# [OVER DE OPDRACHT]
Herschrijf alle gegevens hieronder als een genummerde lijst zonder lege regels. Laat de afbeeldingen in je antwoord weg.

### GEGEVEN INFORMATIE ###

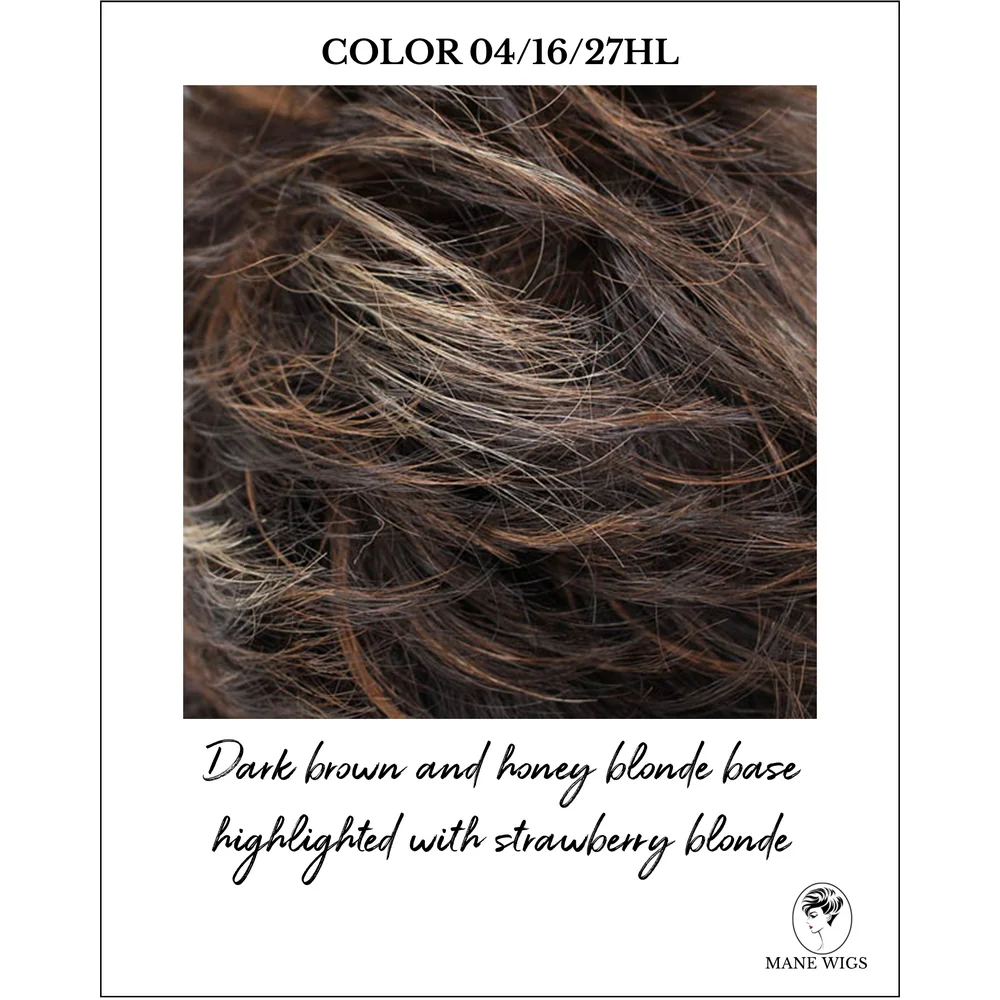 Felicity by Wig Pro (Basic Cap Wig) - Image 62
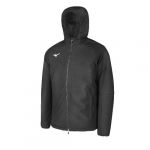 Mizuno Jacket Team Club Preto L Homem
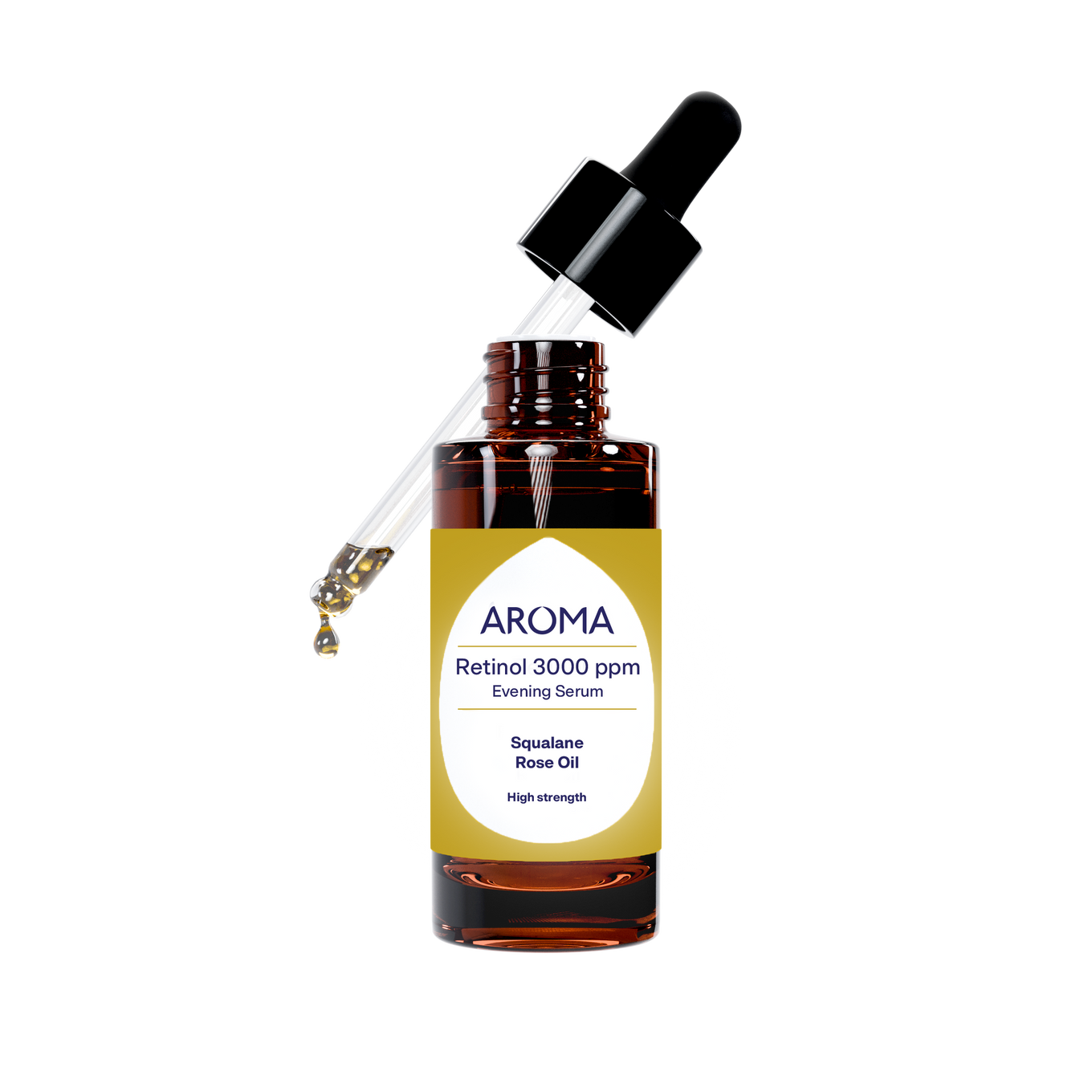 Retinol 3000 ppm Evening Serum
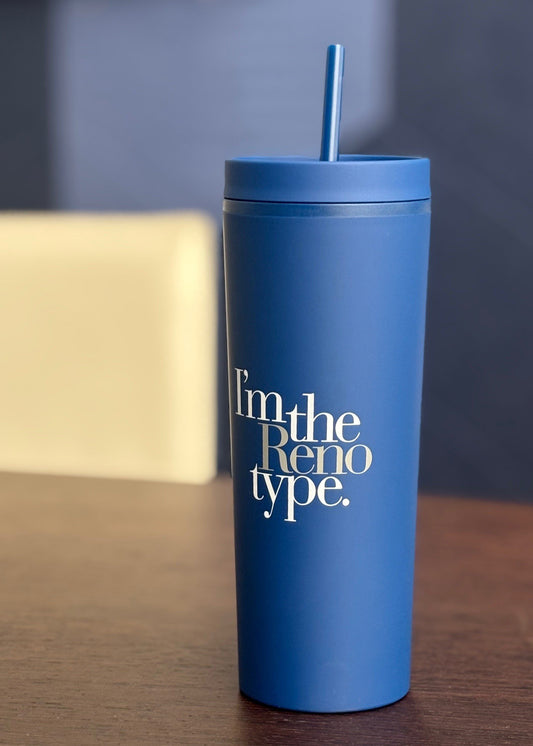 Dash 17oz Tumbler
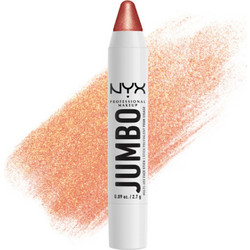 Nyx Jumbo 03 Lemon Meringue Highlighter Stick 2.7gr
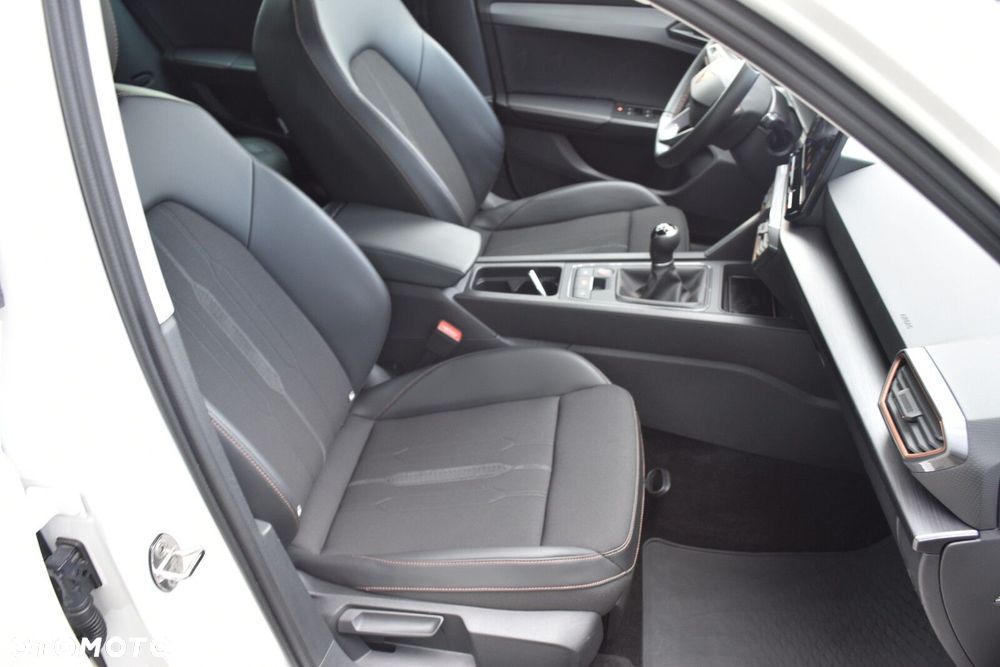 Cupra Leon 1.5 TSI - 33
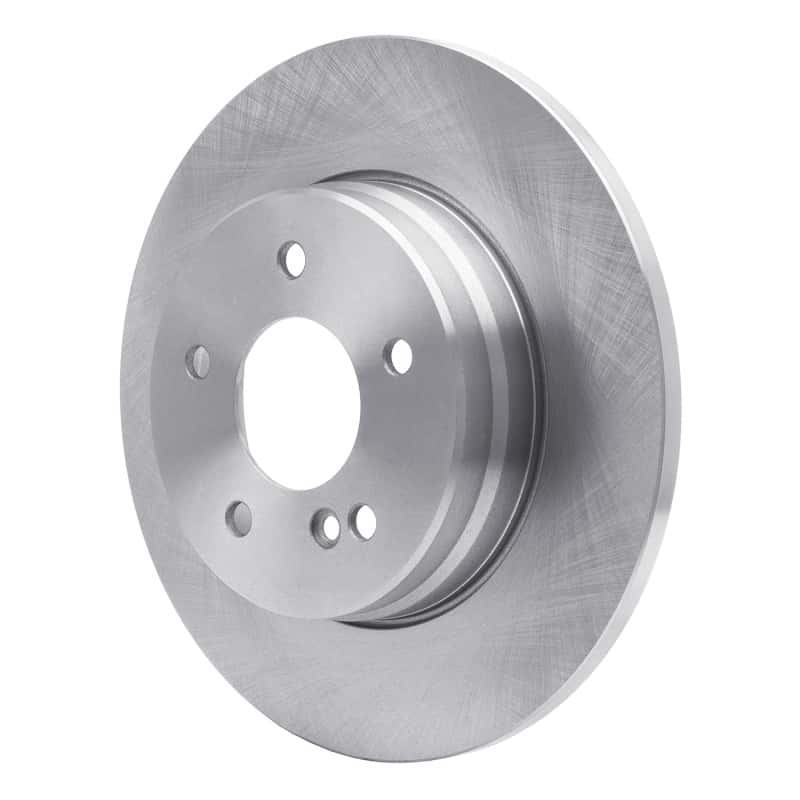 DFC — DFC 98-03 Mercedes-Benz E320 Rear Brake Rotor
DFC Brake Rotor - view 2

###

# [UITGESCHREVEN ANTWOORD]
1.  Felicity by Wig Pro (Basic Cap Wig) - Image 62
2.  Mizuno Jacket Team Club Preto L Homem
3.  Retinol 3000 ppm Evening Serum
4.  Dash 17oz Tumbler
5.  Nyx Jumbo 03 Lemon Meringue Highlighter Stick 2.7gr
6.  Cupra Leon 1.5 TSI - 33
7.  DFC — DFC 98-03 Mercedes-Benz E320 Rear Brake Rotor
8. DFC Brake Rotor - view 2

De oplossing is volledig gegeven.